In un’era di tassi d’interesse ancora alti, benché in discesa, quello del credito è un problema non da poco. Vale per i risparmiatori più fragili – ad esempio chi ha sottoscritto un mutuo a tasso variabile – ma anche per quel tessuto di piccole e medie imprese che costituisce il nerbo dell’economia italiana. Tassi alti significano più insolvenze e soprattutto una difficoltà maggiore a trovare garanzie. In questo clima di generale difficoltà, una fetta di Mercato continua a erogare credito a ritmi notevoli: è quella delle banche etiche e delle società di credito cooperativo. In quest’ambito, i finanziamenti all’economia reale raggiungono quota 70% degli attivi, contro il 51,6% delle too big to fail. Il tutto mantenendo parametri di capitale più solidi: la tier 1 ratio media è al 23,32%, mentre tra le grandi banche commerciali supera appena il 17% (Fonte: 7° Rapporto sulla Finanza Etica in Europa).

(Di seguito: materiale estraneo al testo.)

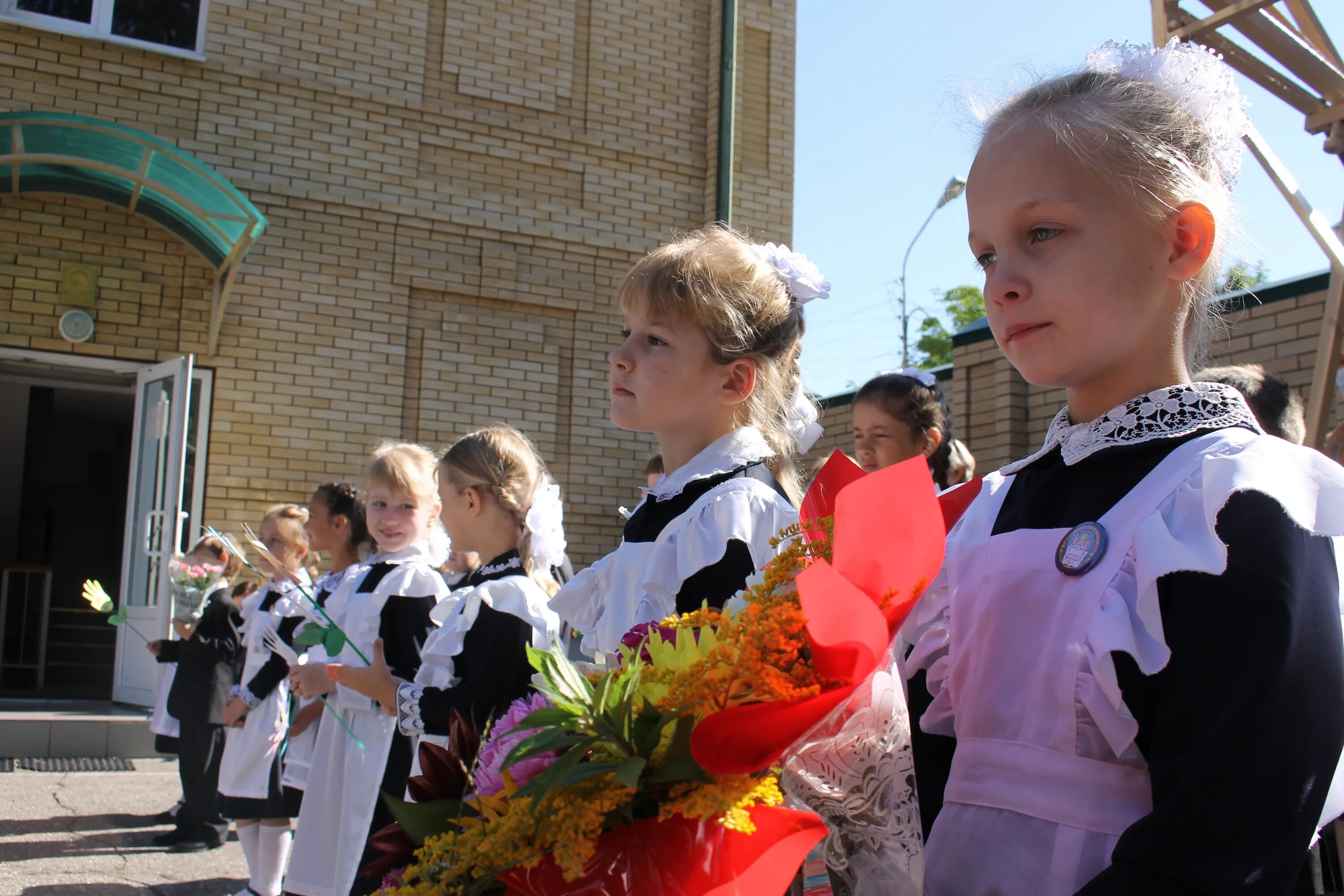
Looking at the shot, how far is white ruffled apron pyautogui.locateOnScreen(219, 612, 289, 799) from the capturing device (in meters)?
5.16

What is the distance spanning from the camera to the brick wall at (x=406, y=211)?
8695 millimetres

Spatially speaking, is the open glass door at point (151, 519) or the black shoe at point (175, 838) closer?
the black shoe at point (175, 838)

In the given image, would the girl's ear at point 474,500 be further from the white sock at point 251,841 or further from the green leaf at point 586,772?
the green leaf at point 586,772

Ma il valore più grande non è  quello strettamente finanziario

«Il problema è che siamo facilitatori nello sviluppo di sistemi economici: se non ci prendiamo questo tipo di responsabilità, la vedo complicata per il sistema», dice Nazzareno Gabrielli, Direttore Generale di Banca Etica.

«Noi facciamo un report d’impatto tutti gli anni, misurando le conseguenze positive generate. Forse sarebbe utile poter avere questa chiave di lettura sul valore anche di alcune aziende che magari deliberano cedole importanti, ma che poi dall’altra parte causano impatti ambientali o sociali devastanti. Di fatto, se hai ricevuto la tua cedola, ma l’hai dovuta spendere per medicine, perché la qualità dell’ambiente e della vita è diminuita, oppure sei andato in cassintegrazione perché un determinato tipo di sostegno all’economia non è arrivato, non è molto economico, anche se si è massimizzato il profitto».

Un tipo di reporting che potrebbe essere ulteriormente agevolato dal recente sviluppo emerso dal Documento per il dialogo di sostenibilità tra PMI e Banche, con cui gli istituti di credito si impegnano a supportare le PMI nella raccolta di informazioni rilevanti sugli impatti dell’attività d’impresa, misurati dai parametri ESG.

Ancora una volta, emerge come la finanza etica sia in prima linea nell’erogazione del credito. Crede che in un periodo come questo, con i tassi di interesse più alti, questa vostra caratteristica abbia assunto un’importanza maggiore per il sistema industriale?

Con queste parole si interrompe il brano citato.